64 bit integer and bank conflicts

Is there a clear way to work with linear array (or matrices) of unsigned long long without incurring in bank conflicts?There is a solution on the programming guide which deals with double type but it doesn’t seem a good method and moreover I can’t find the equivalent of __hiloint2double for integer.
Thanks for help.

int64s don’t really give bank conflicts. Technically “yes”, but in reality, it’s what you’d expect anyway. If you have a 16-thread half-warp read 16x64-bit, it’s going to need 2 cycles vs a half-warp that reads 16x32-bit and needs 1. That’s it.

EDIT: Oh, no, I see, it will take 4 cycles because all 16 threads try to read the low word with a stride of 8, then the high word. Hmm. Well… a __hiloint2double for integers is simple. It can be defined as:

define __hiloint2longlong(hi,lo) (((long long)(hi)<<32) | (lo))

EDIT 2: But, the extra two cycles this will take will negate the performance improvement. (Perhaps there’s a way to do it efficiently from PTX, but that’s a lost cause.)

If you check headers, you will find in “sm_13_double_functions.h” definition:

__device_func__(double __hiloint2double( int a, int b ))

{

  volatile union {

	double	 d;

	signed int i[2];

  } cvt;

  cvt.i[0] = b;

  cvt.i[1] = a;

  return cvt.d;

}

From that it should be easy to make something similar, for example:

__device_func__(long long __hiloint2longlong(int a, int b))

{

  volatile union {

	long long	 d;

	signed int i[2];

  } cvt;

  cvt.i[0] = b;

  cvt.i[1] = a;

  return cvt.d;

}

or even better, use it inline :

// split representation of  __shared__ long long shared[32];

__shared__ long shared_lo[32];

__shared__ long shared_hi[32];

//I didnt test this, but its possible that this could save on indexed cvt.i[0], IF struct is permitted in volatile

// otherwise just use as above  "long i[2];"

struct Tmy64{

  long iLo;

  long iHi;

}

// in your kernel

//...

long long sum=0;

volatile union {

  long long	 d;

  struct Tmy64 i64;

} myL;

for (int idx=0; idx<32; idx++){

  // fill your long long

  myL.i64.iLo=shared_lo[idx];

  myL.i64.iHi=shared_hi[idx];

  // now directly use that long long in your computation, saving in return and another assigment (also saving on f-on call)

  sum+= myL.d;

}

EDIT:

BTW, I wonder how they ensure that compiler will put integer array in registers in their __hiloint2double function? Because if cvt.i ends up in local memory, there is no point in doing this, since it will be slower than just reading 8-byte values . Even if it put that volatile union variable into shared memory (which so far I didnt see compiler doing on its own), it would not be faster since it would again need to read 8 bytes from shared memory (especially considering function call/return overhead, since I dont see any “inline” directive).

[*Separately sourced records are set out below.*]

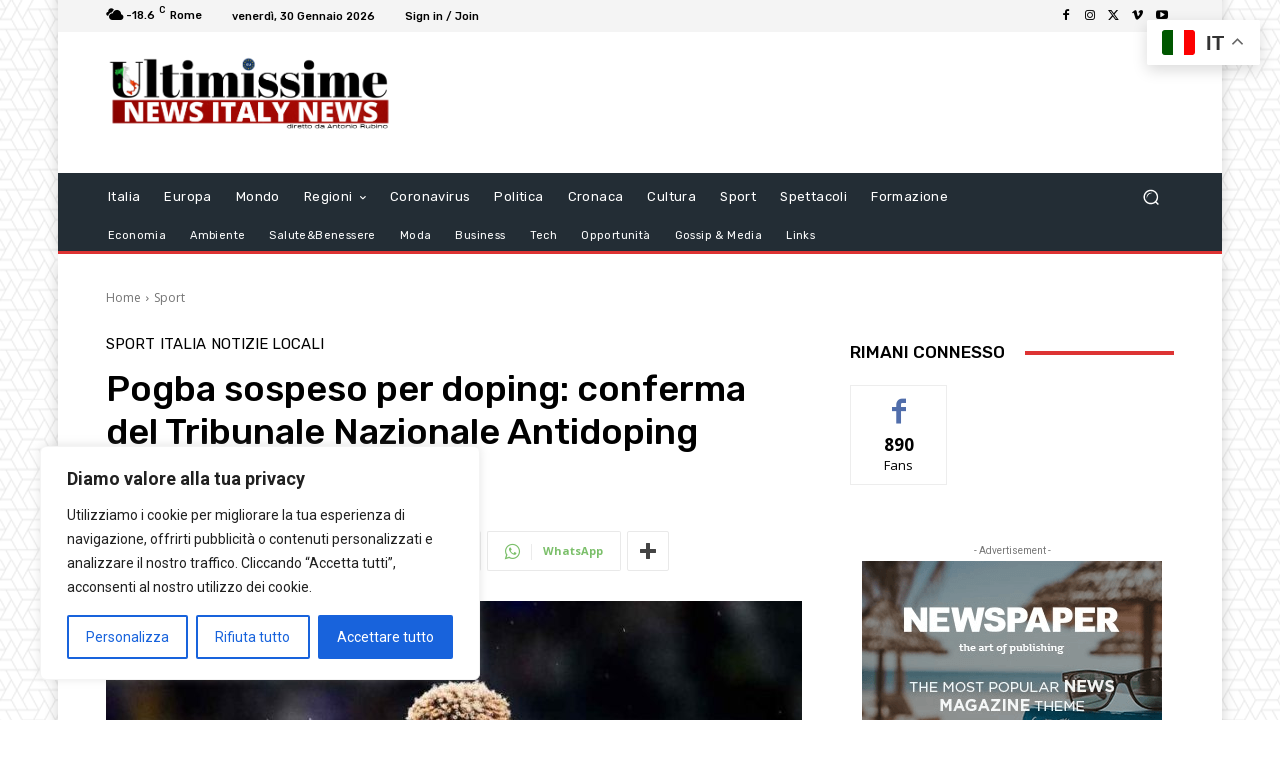

--- FILE ---
content_type: text/html; charset=UTF-8
request_url: https://newsitalynews.it/wp-admin/admin-ajax.php?td_theme_name=Newspaper&v=12.7.4
body_size: -283
content:
{"6632":38}

--- FILE ---
content_type: text/html; charset=utf-8
request_url: https://www.google.com/recaptcha/api2/aframe
body_size: 265
content:
<!DOCTYPE HTML><html><head><meta http-equiv="content-type" content="text/html; charset=UTF-8"></head><body><script nonce="5ihUP-uQumsi2wV3iVf_xA">/** Anti-fraud and anti-abuse applications only. See google.com/recaptcha */ try{var clients={'sodar':'https://pagead2.googlesyndication.com/pagead/sodar?'};window.addEventListener("message",function(a){try{if(a.source===window.parent){var b=JSON.parse(a.data);var c=clients[b['id']];if(c){var d=document.createElement('img');d.src=c+b['params']+'&rc='+(localStorage.getItem("rc::a")?sessionStorage.getItem("rc::b"):"");window.document.body.appendChild(d);sessionStorage.setItem("rc::e",parseInt(sessionStorage.getItem("rc::e")||0)+1);localStorage.setItem("rc::h",'1769822811095');}}}catch(b){}});window.parent.postMessage("_grecaptcha_ready", "*");}catch(b){}</script></body></html>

And if it DOES put integer array cvt.i[2] into registers, than maybe we can use that trick for regular short arrays, since that is something I miss mosly. So instead of (not-existing):

__register__ int a[8]; // this __register__ does not exist now

  for ( int i=0; i<8; i++) a[i]=i;

maybe it could be used

volatile union { int a[8]; } ua;

  for ( int i=0; i<8; i++) ua.a[i]=i;

… but I doubt it will be so easy - my guess would be that (if it works with registers at all) compiler allows only limited array lengths and static indexing. Or even more probably, it does not work with registers, and using __hiloint2double will not be faster than just reading 8-byte values. But this is all guesswork at my side, since I still didnt have time to check if above things work in code.

You can fit arrays into registers if you do static accesses, as you say, and also by setting -maxrregcount parameter to nvcc to a high number. Works fairly consistently (well… as consistently as #pragma unroll). But it would be very nice to have register that would make the compiler more aggressive in giving you what you want.

I too am very curious if __hiloint2double() is optimized. I was looking at the PTX manual very briefly, and saw no way to access the high or low word of a 64bit register individually. (Oh, actually, I saw that unions are fundamental types on a PTX level so might be used to split a register, but they aren’t implemented in the current version.)

Btw, someone else here ran into a bug accessing the individual words of a ‘long long’. The compiler was mishandling taking the address of a long long variable, not realizing it was in a register, and producing garbage when you dereferenced the pointer by any non-zero offset (the user wanted to offset by 4 and dereference it as an int). Long longs have not been thoroughly tested in CUDA, so watch out for that.